● **What the task requires**: Extract the complete blog post about Brexit, Rosie Cooper MP and Edward Heath, reproducing every line word for word.

Posted by: westlancashirerecord | February 14, 2019

I Know What I Voted For

I Know What I Voted For


Says Mick Freeman In Champion Letters, when he takes Rosie Cooper MP to task about her “West Lancashire voted to leave, but they did not vote to be worse off” comment, as though she knows what she cannot know. That is what Mr Freeman refers to “How does she know?”.

It’s a strange phenomenon that we face. When Edward Heath lied to us, his claim was that “There are some in this country who fear that in going into Europe we shall in some way sacrifice independence and sovereignty. These fears, I need hardly say, are completely unjustified” and that was barely challenged. Prime Minsters didn’t lie, did they?

Mr Freeman also mentions that we did not vote for leave with a deal, we voted, as West Lancashire did and as a country to “leave”. Reverting back to Heath, he did deals we didn’t vote for to get us into the Common Market. We didn’t know the full truth until the Heath 30 year rule, activated in 2001, for government document release showed it.

Concealment of the truth

Having recalled a comment that “Scarcely a day now goes by when British politicians and civil servants do not make statements relating to the European Union which can be shown to be based at best on concealment of the truth or even on direct falsehood” how does Rosie Cooper MP, a remainer, relate that to her electorate?

Mr Freeman states that he did consider the likely detrimental impacts of withdrawal, as well as the benefits, and for the record would do so again, worse off or not. There was much about Edward Heath that was despicable. Ruining the UK fishing industry as part of his deal cost thousands of jobs. Does Rosie Cooper want the UK to have its own fishing industry, its jobs, restored to us?

A few honourable MPs aside, the Labour Party has now dumped its manifesto commitment on Brexit to respect the referendum result. It is now calling for Britain to stay in the EU’s customs union forever – which would effectively mean being locked into the EU forever while having no say at all over how it works. Say what you like about Theresa May’s negotiating skills, her task would anyway have been nigh on impossible given the continual attempts at sabotage from politicians and others in Britain.

● **Recorded data**:
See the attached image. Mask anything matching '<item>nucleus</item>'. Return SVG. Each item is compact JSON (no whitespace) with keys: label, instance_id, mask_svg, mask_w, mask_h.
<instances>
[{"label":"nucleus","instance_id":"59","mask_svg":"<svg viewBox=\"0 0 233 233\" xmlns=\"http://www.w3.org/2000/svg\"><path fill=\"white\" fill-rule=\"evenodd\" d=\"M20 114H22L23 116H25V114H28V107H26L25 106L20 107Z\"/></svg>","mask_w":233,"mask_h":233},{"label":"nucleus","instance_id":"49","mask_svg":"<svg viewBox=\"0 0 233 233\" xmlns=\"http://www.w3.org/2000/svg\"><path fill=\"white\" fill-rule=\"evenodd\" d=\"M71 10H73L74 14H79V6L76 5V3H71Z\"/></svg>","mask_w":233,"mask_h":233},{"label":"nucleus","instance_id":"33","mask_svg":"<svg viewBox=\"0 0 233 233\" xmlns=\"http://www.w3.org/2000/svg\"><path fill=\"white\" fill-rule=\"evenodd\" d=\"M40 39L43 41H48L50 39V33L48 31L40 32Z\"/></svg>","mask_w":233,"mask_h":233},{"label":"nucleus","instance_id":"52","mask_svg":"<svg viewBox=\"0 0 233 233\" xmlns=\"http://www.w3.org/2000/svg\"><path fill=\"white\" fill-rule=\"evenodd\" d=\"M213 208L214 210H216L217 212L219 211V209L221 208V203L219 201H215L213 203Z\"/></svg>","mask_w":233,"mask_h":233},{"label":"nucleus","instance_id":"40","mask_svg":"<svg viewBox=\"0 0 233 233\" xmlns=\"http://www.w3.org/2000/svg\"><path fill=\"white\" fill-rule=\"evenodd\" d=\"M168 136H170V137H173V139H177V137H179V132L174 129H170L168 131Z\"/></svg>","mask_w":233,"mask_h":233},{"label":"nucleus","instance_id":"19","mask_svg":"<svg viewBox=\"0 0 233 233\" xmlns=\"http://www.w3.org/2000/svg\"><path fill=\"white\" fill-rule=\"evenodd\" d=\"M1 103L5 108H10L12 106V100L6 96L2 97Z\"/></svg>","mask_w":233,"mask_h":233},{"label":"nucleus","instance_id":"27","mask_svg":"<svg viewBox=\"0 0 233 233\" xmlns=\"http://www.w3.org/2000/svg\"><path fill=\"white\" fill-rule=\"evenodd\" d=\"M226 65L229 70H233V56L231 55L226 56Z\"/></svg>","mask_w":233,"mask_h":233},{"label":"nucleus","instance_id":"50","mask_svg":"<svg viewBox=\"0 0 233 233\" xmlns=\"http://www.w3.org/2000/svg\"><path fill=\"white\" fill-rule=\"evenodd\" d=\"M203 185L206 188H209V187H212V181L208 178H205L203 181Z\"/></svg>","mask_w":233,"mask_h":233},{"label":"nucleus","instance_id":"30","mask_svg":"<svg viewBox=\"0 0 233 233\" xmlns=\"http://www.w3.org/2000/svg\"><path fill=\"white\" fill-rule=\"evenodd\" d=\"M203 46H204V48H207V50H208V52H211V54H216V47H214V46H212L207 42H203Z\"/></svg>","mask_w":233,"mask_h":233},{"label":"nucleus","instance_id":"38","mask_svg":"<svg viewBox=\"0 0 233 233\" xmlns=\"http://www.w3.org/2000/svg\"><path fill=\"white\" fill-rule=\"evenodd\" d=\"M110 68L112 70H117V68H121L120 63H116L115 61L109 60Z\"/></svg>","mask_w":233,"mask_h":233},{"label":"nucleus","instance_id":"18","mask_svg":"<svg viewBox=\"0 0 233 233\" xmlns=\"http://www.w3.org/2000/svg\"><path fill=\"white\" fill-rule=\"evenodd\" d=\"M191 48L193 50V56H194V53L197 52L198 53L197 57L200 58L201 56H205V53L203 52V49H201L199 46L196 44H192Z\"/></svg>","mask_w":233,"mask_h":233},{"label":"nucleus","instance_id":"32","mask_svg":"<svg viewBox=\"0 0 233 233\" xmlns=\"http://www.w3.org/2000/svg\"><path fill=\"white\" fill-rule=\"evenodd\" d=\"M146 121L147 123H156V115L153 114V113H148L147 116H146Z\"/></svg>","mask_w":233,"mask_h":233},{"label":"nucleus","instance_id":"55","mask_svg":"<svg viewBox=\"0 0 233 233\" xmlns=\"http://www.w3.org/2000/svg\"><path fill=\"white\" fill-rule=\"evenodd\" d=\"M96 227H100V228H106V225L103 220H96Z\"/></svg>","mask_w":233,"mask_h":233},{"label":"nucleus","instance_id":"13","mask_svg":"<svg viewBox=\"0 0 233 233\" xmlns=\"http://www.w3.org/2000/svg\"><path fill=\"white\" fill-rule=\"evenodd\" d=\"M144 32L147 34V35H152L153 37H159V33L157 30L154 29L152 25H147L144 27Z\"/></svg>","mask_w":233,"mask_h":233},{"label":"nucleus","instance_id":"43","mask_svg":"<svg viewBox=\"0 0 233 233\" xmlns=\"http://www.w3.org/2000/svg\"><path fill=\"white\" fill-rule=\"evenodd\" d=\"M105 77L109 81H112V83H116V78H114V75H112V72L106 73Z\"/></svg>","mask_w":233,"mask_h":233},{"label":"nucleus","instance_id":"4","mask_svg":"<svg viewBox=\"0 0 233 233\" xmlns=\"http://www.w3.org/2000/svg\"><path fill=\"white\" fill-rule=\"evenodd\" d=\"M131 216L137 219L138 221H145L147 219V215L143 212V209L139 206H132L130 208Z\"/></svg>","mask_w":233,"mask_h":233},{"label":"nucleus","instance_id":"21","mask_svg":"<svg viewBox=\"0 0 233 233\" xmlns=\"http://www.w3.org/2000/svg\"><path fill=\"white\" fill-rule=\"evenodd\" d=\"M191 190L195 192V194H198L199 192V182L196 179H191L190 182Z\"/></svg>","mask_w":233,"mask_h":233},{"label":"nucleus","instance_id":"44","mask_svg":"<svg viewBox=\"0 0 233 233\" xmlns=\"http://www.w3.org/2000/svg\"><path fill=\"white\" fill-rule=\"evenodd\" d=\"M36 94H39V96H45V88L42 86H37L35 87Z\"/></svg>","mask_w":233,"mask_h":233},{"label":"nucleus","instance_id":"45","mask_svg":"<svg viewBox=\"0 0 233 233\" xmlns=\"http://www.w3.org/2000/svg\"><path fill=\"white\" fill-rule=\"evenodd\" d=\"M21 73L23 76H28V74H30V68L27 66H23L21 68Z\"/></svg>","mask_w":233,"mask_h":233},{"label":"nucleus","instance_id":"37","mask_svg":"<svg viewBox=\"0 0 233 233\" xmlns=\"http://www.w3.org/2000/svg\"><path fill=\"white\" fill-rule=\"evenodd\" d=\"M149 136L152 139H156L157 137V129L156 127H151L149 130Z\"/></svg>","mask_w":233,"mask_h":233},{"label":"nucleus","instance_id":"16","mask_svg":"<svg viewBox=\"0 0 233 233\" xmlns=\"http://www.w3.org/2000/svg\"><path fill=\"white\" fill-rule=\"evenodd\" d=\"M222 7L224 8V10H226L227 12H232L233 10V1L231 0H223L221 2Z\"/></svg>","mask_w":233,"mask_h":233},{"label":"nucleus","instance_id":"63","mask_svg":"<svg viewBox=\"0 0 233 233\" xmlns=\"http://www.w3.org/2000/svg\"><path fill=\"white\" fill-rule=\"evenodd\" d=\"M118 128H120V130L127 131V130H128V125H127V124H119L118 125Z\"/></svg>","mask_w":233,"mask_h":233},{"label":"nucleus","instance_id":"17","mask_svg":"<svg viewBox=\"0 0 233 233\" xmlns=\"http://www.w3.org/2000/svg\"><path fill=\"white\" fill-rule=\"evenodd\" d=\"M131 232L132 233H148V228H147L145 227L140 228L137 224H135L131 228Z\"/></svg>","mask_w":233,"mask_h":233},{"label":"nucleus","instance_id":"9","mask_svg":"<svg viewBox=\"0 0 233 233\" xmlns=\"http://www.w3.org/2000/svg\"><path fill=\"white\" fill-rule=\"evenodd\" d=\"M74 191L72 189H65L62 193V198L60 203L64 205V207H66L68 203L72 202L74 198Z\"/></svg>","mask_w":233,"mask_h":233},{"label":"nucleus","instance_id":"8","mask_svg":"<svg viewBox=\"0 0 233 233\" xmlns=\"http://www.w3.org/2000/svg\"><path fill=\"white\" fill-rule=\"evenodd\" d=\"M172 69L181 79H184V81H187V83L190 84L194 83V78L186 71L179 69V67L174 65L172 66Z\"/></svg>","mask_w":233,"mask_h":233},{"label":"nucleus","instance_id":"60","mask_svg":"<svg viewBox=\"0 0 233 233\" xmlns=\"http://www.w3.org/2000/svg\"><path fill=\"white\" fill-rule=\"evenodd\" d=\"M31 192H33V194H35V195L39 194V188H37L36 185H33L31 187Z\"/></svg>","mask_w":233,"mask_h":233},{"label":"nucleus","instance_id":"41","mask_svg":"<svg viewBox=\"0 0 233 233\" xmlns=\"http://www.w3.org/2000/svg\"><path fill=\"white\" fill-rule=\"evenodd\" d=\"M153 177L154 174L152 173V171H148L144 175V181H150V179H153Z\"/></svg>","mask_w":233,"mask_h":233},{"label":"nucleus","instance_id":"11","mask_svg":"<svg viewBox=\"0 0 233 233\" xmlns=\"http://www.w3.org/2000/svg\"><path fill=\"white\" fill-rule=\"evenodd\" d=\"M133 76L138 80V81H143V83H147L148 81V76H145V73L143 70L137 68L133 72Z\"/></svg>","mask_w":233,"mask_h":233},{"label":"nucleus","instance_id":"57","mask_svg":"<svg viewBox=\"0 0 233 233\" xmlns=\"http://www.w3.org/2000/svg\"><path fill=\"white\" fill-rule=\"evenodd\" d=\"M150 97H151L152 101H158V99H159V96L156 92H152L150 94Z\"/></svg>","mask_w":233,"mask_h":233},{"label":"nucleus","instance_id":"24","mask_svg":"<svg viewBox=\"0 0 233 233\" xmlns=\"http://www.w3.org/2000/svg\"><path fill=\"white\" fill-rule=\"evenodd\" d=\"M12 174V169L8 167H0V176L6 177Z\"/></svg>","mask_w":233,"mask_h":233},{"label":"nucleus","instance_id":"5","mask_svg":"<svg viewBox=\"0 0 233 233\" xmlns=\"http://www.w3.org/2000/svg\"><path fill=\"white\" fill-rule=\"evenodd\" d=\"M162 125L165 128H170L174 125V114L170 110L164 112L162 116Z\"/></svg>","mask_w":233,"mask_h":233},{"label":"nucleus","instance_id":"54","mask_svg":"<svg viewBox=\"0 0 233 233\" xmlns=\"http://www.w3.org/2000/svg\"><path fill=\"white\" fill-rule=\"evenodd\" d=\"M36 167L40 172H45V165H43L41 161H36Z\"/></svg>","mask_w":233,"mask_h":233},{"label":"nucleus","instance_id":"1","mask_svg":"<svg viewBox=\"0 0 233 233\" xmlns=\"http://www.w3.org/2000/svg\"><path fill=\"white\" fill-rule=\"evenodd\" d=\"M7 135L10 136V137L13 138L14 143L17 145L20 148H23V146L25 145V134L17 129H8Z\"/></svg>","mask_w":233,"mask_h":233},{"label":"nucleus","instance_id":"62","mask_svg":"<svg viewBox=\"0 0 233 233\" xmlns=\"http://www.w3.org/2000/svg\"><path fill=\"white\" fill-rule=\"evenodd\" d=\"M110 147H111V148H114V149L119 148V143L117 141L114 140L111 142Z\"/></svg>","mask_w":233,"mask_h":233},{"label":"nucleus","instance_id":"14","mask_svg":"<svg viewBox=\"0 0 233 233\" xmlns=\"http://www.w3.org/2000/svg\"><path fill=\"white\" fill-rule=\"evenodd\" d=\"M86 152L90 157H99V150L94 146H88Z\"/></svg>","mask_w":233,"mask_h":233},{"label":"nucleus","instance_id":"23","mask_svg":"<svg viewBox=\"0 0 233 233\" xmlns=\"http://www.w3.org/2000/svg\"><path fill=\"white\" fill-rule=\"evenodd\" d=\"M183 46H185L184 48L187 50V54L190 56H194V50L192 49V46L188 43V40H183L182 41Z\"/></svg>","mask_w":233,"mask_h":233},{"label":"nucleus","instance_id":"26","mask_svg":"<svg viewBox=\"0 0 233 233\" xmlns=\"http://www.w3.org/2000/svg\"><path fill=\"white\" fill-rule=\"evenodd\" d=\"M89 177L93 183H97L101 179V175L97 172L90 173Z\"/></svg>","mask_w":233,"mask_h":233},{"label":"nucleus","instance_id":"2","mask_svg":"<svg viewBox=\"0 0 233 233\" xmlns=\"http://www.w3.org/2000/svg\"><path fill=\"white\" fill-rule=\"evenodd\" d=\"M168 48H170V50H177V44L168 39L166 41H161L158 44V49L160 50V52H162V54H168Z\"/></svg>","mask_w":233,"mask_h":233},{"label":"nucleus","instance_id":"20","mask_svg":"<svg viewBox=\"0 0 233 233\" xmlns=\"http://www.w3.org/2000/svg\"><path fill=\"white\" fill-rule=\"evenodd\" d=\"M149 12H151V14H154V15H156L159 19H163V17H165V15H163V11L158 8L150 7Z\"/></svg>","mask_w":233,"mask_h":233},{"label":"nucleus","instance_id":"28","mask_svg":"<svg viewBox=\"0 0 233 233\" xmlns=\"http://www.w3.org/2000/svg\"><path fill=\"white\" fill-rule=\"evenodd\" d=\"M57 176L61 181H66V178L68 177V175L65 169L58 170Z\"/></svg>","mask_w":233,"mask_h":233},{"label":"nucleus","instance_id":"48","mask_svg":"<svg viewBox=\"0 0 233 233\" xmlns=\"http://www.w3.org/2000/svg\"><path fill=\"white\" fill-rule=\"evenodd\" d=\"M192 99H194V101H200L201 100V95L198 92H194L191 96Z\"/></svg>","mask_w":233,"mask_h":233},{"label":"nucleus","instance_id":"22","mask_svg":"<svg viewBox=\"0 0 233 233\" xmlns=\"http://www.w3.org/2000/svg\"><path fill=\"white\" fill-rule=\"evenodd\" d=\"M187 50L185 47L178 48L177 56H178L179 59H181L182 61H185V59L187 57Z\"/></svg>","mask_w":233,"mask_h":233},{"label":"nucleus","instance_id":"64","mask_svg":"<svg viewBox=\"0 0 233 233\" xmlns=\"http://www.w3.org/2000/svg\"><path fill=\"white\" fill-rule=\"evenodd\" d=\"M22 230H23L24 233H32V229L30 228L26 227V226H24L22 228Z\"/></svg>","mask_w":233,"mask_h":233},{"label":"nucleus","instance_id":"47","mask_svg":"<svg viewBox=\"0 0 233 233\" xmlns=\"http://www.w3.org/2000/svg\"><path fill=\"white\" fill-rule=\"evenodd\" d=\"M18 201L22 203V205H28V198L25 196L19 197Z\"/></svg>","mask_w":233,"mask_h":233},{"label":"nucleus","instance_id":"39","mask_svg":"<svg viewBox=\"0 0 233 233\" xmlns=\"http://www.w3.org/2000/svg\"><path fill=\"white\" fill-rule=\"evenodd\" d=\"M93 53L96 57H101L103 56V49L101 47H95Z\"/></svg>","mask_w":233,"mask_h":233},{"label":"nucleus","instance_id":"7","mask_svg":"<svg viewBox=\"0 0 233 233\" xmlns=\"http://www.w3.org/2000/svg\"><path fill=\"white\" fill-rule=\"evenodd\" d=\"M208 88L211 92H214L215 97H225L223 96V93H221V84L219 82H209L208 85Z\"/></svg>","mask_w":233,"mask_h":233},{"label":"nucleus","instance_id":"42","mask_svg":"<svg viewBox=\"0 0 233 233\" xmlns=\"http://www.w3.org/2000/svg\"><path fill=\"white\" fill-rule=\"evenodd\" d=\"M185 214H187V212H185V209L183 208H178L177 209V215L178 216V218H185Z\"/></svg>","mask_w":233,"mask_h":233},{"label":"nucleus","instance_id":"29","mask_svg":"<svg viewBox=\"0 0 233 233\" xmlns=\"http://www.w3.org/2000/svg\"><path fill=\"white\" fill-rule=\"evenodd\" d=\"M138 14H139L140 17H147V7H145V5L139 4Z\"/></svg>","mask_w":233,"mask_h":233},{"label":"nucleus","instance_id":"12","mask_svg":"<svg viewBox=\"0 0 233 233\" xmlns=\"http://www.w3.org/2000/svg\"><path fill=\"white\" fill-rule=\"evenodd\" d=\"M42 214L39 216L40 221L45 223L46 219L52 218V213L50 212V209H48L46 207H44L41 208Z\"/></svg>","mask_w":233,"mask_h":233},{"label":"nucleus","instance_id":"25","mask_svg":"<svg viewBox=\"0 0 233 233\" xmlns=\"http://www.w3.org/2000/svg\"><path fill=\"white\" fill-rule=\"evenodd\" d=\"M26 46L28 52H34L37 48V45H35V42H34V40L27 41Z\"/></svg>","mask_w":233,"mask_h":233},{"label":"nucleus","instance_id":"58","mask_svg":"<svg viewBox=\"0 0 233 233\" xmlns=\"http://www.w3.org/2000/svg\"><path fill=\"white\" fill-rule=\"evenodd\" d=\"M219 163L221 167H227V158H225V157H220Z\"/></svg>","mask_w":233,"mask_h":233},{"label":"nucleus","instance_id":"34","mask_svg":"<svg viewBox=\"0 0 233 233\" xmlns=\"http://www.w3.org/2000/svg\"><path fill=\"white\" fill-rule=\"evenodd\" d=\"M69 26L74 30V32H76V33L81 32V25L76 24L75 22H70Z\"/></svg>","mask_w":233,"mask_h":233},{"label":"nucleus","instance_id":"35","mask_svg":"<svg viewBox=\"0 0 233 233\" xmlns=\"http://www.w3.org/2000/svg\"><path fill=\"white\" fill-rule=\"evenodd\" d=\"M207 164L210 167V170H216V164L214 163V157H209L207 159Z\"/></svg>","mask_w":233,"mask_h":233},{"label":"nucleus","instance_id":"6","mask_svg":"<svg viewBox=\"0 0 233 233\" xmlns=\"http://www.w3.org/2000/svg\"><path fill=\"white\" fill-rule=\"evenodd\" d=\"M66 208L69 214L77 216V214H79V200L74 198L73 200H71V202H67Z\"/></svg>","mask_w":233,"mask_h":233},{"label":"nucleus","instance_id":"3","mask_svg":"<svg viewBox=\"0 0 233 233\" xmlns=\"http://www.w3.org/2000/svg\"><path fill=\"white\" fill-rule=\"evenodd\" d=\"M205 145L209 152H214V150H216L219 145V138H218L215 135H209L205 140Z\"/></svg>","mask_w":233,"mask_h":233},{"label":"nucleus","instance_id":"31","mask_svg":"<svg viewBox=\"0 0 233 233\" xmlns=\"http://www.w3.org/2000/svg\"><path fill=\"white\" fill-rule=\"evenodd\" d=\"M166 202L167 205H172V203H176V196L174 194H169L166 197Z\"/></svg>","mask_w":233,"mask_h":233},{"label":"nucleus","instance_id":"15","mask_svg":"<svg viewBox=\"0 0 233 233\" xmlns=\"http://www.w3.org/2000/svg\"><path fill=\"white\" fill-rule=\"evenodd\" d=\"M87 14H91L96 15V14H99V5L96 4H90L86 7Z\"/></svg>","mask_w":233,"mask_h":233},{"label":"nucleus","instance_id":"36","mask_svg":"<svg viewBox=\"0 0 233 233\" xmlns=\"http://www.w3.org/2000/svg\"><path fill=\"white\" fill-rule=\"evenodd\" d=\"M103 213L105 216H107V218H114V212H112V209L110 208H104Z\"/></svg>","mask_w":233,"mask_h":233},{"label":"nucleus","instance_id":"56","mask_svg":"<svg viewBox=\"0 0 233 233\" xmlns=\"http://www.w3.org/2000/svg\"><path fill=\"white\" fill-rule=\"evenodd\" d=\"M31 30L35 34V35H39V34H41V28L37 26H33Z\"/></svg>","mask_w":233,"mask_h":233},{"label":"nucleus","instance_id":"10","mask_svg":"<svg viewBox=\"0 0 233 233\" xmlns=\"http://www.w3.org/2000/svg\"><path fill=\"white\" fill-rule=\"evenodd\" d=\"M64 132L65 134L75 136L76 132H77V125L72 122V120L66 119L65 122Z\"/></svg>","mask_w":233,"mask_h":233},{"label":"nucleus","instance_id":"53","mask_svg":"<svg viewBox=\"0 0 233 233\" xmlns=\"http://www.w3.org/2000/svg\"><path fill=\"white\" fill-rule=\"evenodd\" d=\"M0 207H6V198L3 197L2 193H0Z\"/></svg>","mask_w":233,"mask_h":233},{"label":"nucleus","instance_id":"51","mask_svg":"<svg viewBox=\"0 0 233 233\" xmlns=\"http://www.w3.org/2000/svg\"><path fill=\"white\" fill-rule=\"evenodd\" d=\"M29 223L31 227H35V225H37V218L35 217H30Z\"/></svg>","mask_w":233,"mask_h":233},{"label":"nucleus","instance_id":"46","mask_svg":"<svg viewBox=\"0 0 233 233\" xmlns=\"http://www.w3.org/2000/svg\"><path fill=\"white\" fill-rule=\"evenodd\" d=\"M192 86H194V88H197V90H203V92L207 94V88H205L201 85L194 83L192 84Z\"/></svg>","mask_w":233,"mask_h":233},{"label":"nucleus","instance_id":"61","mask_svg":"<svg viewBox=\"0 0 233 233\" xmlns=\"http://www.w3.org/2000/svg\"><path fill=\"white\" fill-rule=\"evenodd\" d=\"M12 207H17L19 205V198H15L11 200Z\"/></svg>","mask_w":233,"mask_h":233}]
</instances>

● **Result**:
Posted by: westlancashirerecord | February 14, 2019

I Know What I Voted For

I Know What I Voted For


Says Mick Freeman In Champion Letters, when he takes Rosie Cooper MP to task about her “West Lancashire voted to leave, but they did not vote to be worse off” comment, as though she knows what she cannot know. That is what Mr Freeman refers to “How does she know?”.

It’s a strange phenomenon that we face. When Edward Heath lied to us, his claim was that “There are some in this country who fear that in going into Europe we shall in some way sacrifice independence and sovereignty. These fears, I need hardly say, are completely unjustified” and that was barely challenged. Prime Minsters didn’t lie, did they?

Mr Freeman also mentions that we did not vote for leave with a deal, we voted, as West Lancashire did and as a country to “leave”. Reverting back to Heath, he did deals we didn’t vote for to get us into the Common Market. We didn’t know the full truth until the Heath 30 year rule, activated in 2001, for government document release showed it.

Concealment of the truth

Having recalled a comment that “Scarcely a day now goes by when British politicians and civil servants do not make statements relating to the European Union which can be shown to be based at best on concealment of the truth or even on direct falsehood” how does Rosie Cooper MP, a remainer, relate that to her electorate?

Mr Freeman states that he did consider the likely detrimental impacts of withdrawal, as well as the benefits, and for the record would do so again, worse off or not. There was much about Edward Heath that was despicable. Ruining the UK fishing industry as part of his deal cost thousands of jobs. Does Rosie Cooper want the UK to have its own fishing industry, its jobs, restored to us?

A few honourable MPs aside, the Labour Party has now dumped its manifesto commitment on Brexit to respect the referendum result. It is now calling for Britain to stay in the EU’s customs union forever – which would effectively mean being locked into the EU forever while having no say at all over how it works. Say what you like about Theresa May’s negotiating skills, her task would anyway have been nigh on impossible given the continual attempts at sabotage from politicians and others in Britain.